Ihr wurde die eigene Dummheit dieser Bemerkung bewusst, gleichzeitig wusste sie auch, dass sie keine treffendere Bezeichnung für ihre Zuneigung zu ihm fand.
“Ich kenne dich schon länger als 5 Monate, über das Internet folge ich dir seit einem Jahr. Irgendwann habe ich dich einmal bei einer Demo gesehen. Und seitdem…inspirierst du mich.”

Ihre Worte waren leise, sie sah ihm dabei nicht in die Augen, unsicher ob er ihre Reaktion vielleicht lächerlich fand.
“Du bist also mein Fangirl? Das schmeichelt mir ungemein.”, er lachte und strich ihr dabei vorsichtig eine blonde Strähne aus dem Gesicht. Irgendwie verletzte Amber diese Bemerkung.
“Aber ich glaube nicht an Liebe. Oder sagen wir es mal so – ich wurde zu oft enttäuscht, als das ich noch daran glauben möchte. Wenn du aber willst, können wir gerne andere Dinge tun, ohne Verpflichtungen…”, er wollte sie noch einmal küssen, doch sie wies ihn ab.
“Du glaubst nicht daran? Aber du bist doch jemand, der sich für die Sachen einsetzt, an die er festhält.”
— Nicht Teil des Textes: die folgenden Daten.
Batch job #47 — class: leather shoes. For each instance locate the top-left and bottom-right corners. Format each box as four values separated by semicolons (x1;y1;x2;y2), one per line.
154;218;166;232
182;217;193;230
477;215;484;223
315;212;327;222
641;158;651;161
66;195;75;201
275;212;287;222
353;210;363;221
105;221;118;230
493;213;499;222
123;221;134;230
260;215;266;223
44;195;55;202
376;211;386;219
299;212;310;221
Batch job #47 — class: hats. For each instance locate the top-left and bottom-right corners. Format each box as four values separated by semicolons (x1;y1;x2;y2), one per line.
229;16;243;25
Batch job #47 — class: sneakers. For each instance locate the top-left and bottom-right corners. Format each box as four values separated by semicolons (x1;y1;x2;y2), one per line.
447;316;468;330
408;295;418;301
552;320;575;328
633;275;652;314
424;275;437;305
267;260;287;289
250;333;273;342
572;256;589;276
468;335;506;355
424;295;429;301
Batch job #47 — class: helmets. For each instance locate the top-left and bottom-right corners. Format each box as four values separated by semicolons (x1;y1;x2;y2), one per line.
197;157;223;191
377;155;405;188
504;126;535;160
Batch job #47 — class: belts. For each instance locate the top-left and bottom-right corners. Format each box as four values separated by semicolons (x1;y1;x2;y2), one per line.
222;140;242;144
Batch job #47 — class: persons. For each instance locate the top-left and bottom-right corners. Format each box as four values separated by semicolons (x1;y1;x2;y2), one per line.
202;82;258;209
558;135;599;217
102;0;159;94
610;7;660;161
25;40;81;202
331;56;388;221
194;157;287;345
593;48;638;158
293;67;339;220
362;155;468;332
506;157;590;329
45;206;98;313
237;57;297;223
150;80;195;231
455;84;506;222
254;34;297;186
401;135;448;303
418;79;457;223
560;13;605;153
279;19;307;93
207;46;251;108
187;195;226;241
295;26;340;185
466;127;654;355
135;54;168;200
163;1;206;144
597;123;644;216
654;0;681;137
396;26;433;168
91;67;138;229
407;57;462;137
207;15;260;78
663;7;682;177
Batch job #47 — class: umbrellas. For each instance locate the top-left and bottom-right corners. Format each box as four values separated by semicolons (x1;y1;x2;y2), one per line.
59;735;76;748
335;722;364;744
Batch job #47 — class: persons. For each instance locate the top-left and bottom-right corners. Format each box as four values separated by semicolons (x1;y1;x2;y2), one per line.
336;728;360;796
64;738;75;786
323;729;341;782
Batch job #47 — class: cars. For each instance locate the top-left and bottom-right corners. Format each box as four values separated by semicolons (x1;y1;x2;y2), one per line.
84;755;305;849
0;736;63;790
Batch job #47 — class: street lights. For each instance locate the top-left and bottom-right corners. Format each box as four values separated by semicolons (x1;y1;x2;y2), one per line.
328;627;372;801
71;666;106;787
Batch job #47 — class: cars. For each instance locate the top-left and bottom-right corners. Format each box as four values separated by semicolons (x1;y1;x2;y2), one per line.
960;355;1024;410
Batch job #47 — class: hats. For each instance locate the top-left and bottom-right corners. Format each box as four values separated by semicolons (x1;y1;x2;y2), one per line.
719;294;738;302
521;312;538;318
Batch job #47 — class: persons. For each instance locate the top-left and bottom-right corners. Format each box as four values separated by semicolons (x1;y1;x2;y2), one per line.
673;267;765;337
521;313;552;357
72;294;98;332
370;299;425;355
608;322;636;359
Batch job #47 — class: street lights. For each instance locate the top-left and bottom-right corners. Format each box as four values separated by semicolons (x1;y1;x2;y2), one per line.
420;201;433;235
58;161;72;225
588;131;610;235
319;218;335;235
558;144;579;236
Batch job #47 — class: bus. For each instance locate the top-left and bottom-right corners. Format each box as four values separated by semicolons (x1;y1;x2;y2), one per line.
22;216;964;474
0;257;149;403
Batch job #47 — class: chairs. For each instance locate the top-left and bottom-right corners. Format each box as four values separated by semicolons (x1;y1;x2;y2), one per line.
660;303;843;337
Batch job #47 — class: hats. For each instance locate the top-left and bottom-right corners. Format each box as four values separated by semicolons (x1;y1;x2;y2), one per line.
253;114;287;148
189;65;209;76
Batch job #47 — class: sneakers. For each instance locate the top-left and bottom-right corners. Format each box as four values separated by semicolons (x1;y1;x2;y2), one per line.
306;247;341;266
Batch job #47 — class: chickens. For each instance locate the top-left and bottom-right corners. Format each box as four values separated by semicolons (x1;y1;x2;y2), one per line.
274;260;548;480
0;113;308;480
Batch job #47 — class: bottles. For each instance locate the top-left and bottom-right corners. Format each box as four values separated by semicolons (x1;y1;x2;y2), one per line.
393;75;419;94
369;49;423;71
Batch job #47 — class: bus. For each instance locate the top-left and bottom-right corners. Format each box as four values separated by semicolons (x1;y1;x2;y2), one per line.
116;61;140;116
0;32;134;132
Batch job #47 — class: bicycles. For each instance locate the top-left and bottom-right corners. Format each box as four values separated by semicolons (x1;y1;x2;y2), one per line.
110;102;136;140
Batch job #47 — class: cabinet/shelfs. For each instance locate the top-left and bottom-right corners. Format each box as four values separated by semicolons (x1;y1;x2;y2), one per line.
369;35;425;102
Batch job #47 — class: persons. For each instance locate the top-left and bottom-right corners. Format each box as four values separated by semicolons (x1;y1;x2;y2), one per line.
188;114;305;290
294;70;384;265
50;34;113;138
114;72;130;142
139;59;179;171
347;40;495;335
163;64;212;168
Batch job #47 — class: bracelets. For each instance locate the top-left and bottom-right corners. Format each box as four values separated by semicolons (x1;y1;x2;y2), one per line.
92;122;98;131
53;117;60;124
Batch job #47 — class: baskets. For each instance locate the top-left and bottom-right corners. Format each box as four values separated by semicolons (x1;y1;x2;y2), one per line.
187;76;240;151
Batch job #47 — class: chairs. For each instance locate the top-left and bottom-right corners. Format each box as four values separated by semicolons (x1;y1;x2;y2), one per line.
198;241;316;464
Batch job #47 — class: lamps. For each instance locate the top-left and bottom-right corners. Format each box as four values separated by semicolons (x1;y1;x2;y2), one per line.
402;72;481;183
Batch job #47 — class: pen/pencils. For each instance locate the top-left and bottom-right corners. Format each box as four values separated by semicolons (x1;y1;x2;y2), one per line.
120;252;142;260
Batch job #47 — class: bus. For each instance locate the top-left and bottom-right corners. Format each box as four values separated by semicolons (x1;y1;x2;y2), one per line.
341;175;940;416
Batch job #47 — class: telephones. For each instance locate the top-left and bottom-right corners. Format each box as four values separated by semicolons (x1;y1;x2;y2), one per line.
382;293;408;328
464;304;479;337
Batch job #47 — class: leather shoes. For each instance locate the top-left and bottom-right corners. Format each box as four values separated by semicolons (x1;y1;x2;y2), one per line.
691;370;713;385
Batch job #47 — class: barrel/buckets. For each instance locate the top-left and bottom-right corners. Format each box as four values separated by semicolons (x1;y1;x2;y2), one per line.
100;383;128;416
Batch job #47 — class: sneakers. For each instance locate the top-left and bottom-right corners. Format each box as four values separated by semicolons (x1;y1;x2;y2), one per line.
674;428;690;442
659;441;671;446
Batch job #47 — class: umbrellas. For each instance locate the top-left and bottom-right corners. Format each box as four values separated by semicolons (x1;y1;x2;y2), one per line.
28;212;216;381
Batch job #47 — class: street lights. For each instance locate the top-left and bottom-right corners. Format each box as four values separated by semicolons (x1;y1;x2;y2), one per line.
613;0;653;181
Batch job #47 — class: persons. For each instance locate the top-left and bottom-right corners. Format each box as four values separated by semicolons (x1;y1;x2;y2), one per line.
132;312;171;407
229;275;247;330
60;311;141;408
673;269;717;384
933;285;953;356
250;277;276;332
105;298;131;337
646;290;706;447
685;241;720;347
“Das gilt vielleicht für meine Ideale. Aber Liebe gehört nicht dazu. Und ich glaube du siehst das ähnlich. Frag nicht warum, aber das ist so ein Gefühl, dass ich habe…”, seine Augen schienen jetzt zu glühen. Das orange Licht der Straßenlaternen spiegelte sich in ihnen wieder. Die Kälte in dieser Nacht war beißend und Amber spürte zum ersten Mal, seit sie den Pub verlassen hatte, dass sie fror.
“Ich glaube da schätzt du mich falsch ein.”
Sie musste auf einmal erkennen, dass das Bild, was sie von ihm hatte nicht zu der Realität passte. Der Schock saß tief, aber Sean liess nicht von ihr ab.
“Du bist süß, ich könnte mich auf jeden Fall mit dir arrangieren…”
Amber wusste, dass sie genau das nicht wollte. Ein Arrangement, dass nur auf Kompromissen beruhte. Vielleicht würde sie nur eine von vielen werden. Jemand wie er war bestimmt darauf bedacht, noch andere Eisen im Feuer zu haben.
Vielleicht war er enttäuscht von der Liebe, aber das war sie auch. Trotzdem wollte sie nicht aufgeben und weiter zu den Dingen, an die sie glaubte stehen. Sie musste wohl einsehen, dass sie mehr Kämpfer war, als er selbst.

Vorsichtig löste sich Amber von ihm, gab ihm noch einen Kuss auf die Lippen.
“Es ist spät, wir sind beide betrunken und ich muss heim.”, sie lächelte schüchtern und schlug die Augen nieder. Sie hatte damit gerechnet, dass er sie festhalten würde, doch Sean nickte nur.
“Da du mir ja auch im Internet folgst… Wirst du dich melden?”, in seiner Stimme schwang etwas Hoffnung mit.
“Natürlich.”, sie schulterte ihre Handtasche und drehte sich um.
Als ihre Silouette im Schein der Neuköllner Straßenlampen langsam verschwand, wusste Sean, dass er sie nie wieder sehen würde.